Our story starts with us trying to implement a feature on one of our nodes in back-end applications. Sangam Athena. During these implementations, we realized that our application was using a high amount of ram and also there were a large number of containers being launched to serve traffic. Athena was comparatively a lightweight processing app, hence we were surprised at those numbers. We tried to look for reasons and stumbled onto the use of pm2 inside containers in Athena as well as some infra parameters which look like being set at high values.
In the end, We discovered that improving some of the deployment on auto-scaling parameters resulted in a large reduction in the number of containers for our node js application as well as memory usage by application.
Our optimizations list
We decided to undertake two deployment updates
- Change in ECS autoscale target CPU values:
This was done with the idea to make sure we were utilizing our resources better, scaling at 40% could have meant that new containers were launched even when existing containers were only running at about 40% capacity. We concluded that the value was probably either copied from the deployment pipeline of another application or was based on results of experiments done long back and was ignored for a long time.

§ **TASKS FOR THIS EXERCISE**
1/ In one to three sentences, explain why the container optimization write-up changed the ECS autoscale target CPU values.
2/ Translate this sentence from the container optimization write-up into Spanish: "Athena was comparatively a lightweight processing app, hence we were surprised at those numbers."
3/ Continue the container optimization write-up from its last sentence.
The material that comes next has no connection to the container optimization write-up.

Stored data entries
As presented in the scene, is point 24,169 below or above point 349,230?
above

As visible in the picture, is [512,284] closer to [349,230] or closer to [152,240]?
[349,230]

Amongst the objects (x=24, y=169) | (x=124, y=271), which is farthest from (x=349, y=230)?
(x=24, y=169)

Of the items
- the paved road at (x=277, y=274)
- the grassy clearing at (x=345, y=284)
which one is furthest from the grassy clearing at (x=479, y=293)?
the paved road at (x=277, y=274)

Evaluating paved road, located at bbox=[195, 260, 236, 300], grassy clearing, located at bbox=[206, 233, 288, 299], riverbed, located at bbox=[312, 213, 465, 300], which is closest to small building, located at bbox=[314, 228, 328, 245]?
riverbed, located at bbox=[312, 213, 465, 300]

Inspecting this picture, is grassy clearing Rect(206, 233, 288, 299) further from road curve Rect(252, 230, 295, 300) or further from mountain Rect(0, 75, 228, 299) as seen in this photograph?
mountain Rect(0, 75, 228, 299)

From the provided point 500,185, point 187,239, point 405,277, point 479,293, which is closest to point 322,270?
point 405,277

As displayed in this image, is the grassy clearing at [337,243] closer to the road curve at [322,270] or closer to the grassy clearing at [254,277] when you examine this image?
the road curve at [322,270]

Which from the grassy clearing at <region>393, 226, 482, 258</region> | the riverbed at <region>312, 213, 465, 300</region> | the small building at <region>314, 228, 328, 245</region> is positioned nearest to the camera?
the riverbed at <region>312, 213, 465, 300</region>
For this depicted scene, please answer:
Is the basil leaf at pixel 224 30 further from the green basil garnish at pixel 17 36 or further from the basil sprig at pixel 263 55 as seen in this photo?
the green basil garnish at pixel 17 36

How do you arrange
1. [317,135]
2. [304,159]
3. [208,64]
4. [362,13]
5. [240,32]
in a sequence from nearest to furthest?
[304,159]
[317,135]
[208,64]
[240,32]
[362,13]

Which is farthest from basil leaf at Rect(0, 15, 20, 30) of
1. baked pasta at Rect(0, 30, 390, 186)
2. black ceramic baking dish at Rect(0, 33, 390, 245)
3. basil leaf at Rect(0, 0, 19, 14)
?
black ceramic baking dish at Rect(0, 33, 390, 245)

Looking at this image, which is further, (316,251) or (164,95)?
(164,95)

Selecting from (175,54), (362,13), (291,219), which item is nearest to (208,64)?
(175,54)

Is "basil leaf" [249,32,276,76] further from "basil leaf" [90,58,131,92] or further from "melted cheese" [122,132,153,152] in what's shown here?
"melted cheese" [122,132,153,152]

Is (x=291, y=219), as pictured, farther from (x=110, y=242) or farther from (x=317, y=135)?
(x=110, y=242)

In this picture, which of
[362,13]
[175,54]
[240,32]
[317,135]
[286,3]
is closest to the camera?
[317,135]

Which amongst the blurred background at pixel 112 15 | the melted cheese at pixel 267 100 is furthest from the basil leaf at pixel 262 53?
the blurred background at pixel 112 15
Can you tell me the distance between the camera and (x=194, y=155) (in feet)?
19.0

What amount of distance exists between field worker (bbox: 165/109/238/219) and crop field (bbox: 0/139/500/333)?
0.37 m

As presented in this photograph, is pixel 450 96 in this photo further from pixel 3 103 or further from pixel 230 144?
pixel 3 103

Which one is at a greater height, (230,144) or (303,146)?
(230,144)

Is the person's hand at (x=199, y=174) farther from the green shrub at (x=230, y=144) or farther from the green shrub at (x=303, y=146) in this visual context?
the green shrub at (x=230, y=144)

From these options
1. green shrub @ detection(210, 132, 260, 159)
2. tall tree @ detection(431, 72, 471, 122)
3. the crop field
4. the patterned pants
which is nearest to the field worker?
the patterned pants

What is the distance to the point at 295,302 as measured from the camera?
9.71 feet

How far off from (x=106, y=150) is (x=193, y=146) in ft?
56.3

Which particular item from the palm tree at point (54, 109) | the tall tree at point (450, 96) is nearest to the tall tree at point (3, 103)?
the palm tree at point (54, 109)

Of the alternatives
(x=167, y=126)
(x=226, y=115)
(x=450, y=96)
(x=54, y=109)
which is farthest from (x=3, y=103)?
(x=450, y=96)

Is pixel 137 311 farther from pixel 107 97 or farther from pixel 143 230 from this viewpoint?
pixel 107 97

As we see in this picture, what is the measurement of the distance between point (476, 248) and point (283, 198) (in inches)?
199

§ **FINAL RESULTS**
1/ The change was meant to make better use of resources. With scaling set at 40%, new containers could be launched even when the existing ones were running at only about 40% capacity.

2/ Athena era, en comparación, una aplicación de procesamiento ligera, por lo que nos sorprendieron esas cifras.

3/
2. Removing PM2 from containers:
We realized our node js application was using the pm2 process manager inside docker containers. If that was not worse, it was configured to deploy multiple instances of our application inside docker containers. Again, we concluded that the configuration for docker deployment was copied over from another application and was ignored for a long time.
What is PM2 and why remove it from docker?
In simple terms, pm2 is a process management software, originally created to be used on servers. And it serves two main functions.
- Process Manager:
Before the days of docker and serverless, common deployment for most applications was like below.
- Create a physical /virtual windows/Linux machine as a server.
- Install your application runtime (node js/java etc.) and application(s) on this machine
- Start it and then let the machine and the application run forever.
The problem with the above approach was that if your application crashed due to some reason, you have to login to the server and manually restart the application. A process manager solves this problem by monitoring the application process and automatically restarting it in case it fails. This is the main function of Pm2
Pm2 also allows for scaling your application by creating multiple processes of your node js application and distributing traffic among them.
There are other features defined on the pm2 website but the most commonly used features are the 2 explained above.
PM2 in the context of Sangam Athena
Athena uses a common AWS ECS-based deployment strategy used across our organization. Linux Vms are provided dynamically by AWS fargate to run docker containers. And each machine runs multiple containers for multiple applications one of which is Athena. AWS load balancer distributes traffic evenly across containers. A simple illustration may look like the one below.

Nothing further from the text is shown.